**What is needed:**
Swap "clock" for "watch" in each of the rows below, leave everything else as it is, and give the rows without the pictures.
** start of Supplied records **
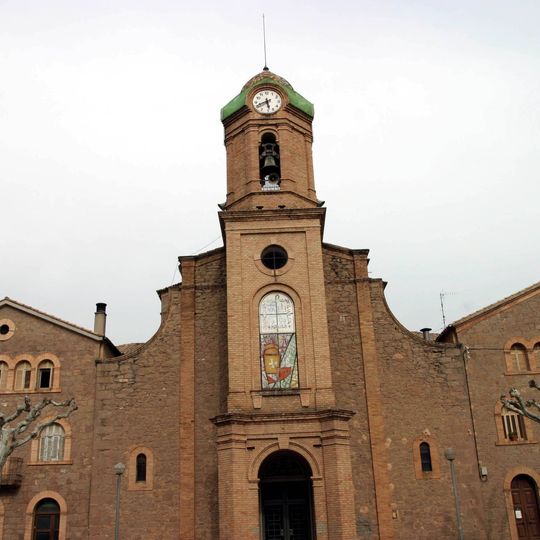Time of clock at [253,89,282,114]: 5:41
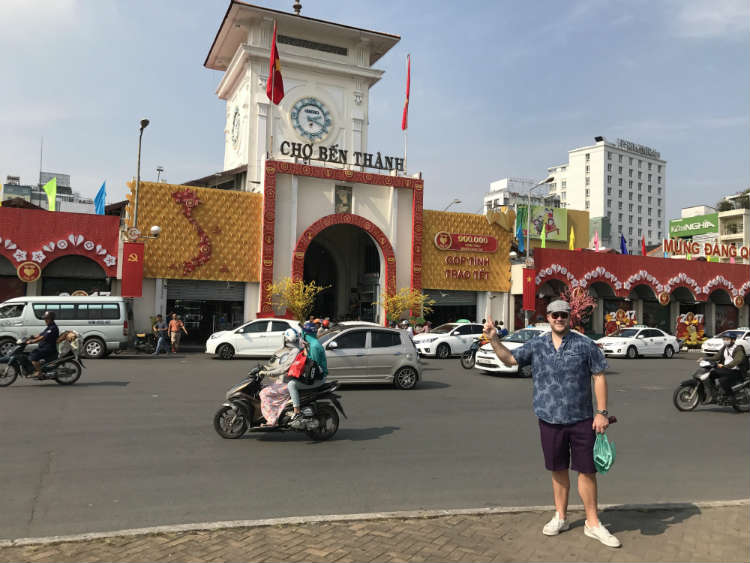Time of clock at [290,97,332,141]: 2:18
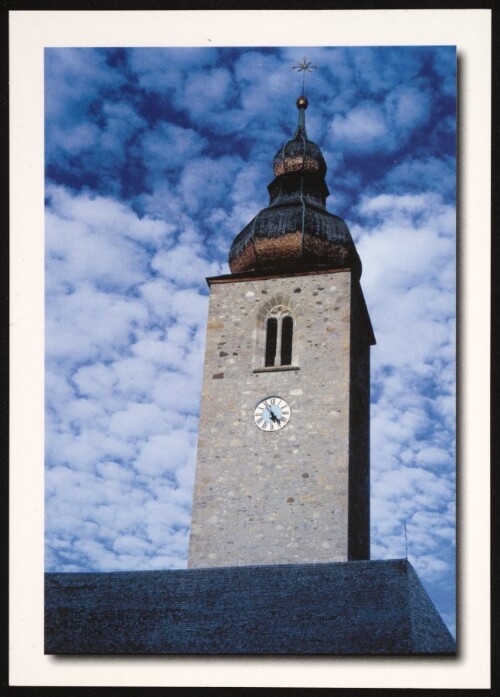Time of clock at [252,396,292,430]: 5:23
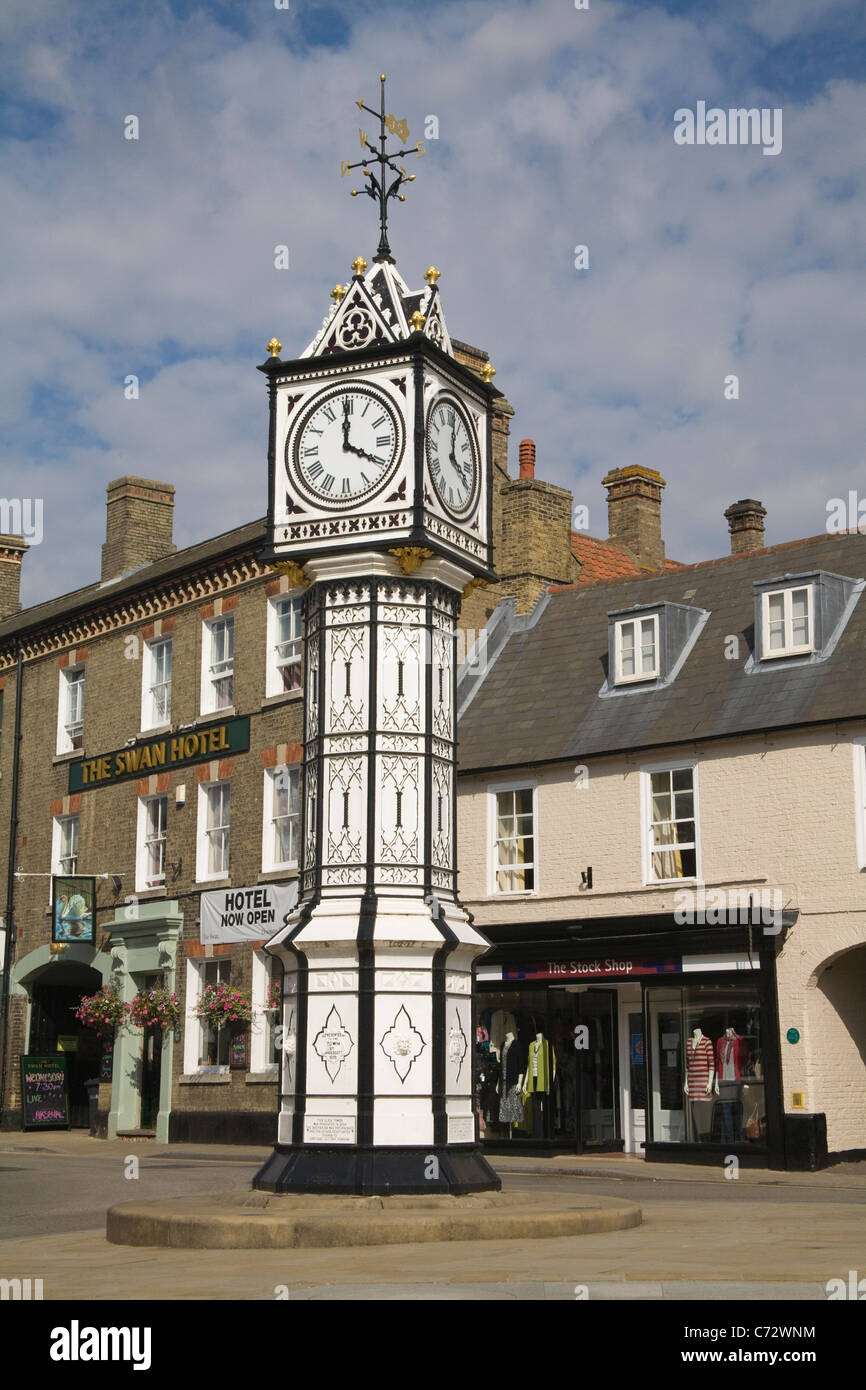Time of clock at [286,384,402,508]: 3:59
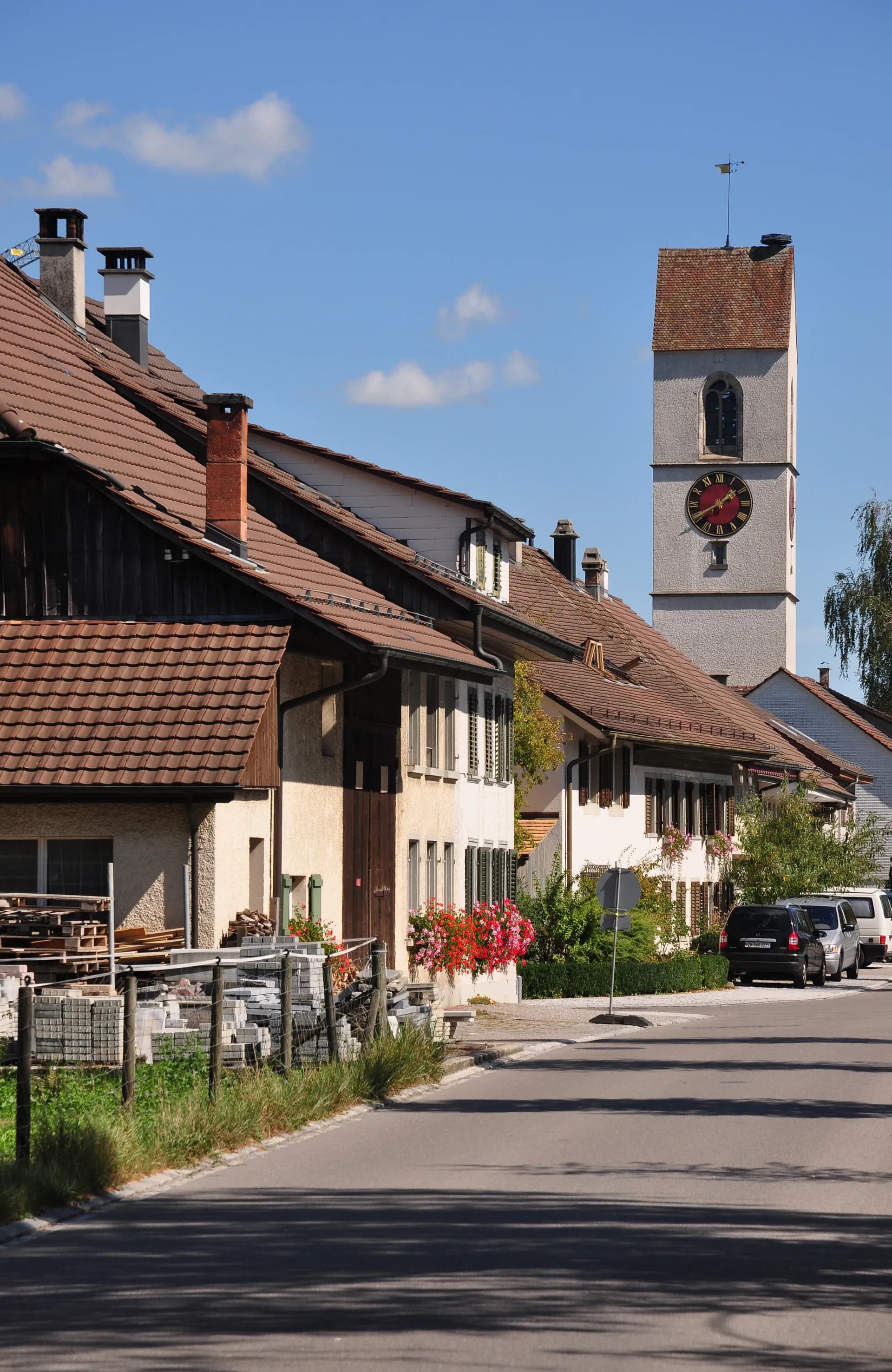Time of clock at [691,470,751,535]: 1:40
** end of Supplied records **
**Output of the task:**
Time of watch at [253,89,282,114]: 5:41
Time of watch at [290,97,332,141]: 2:18
Time of watch at [252,396,292,430]: 5:23
Time of watch at [286,384,402,508]: 3:59
Time of watch at [691,470,751,535]: 1:40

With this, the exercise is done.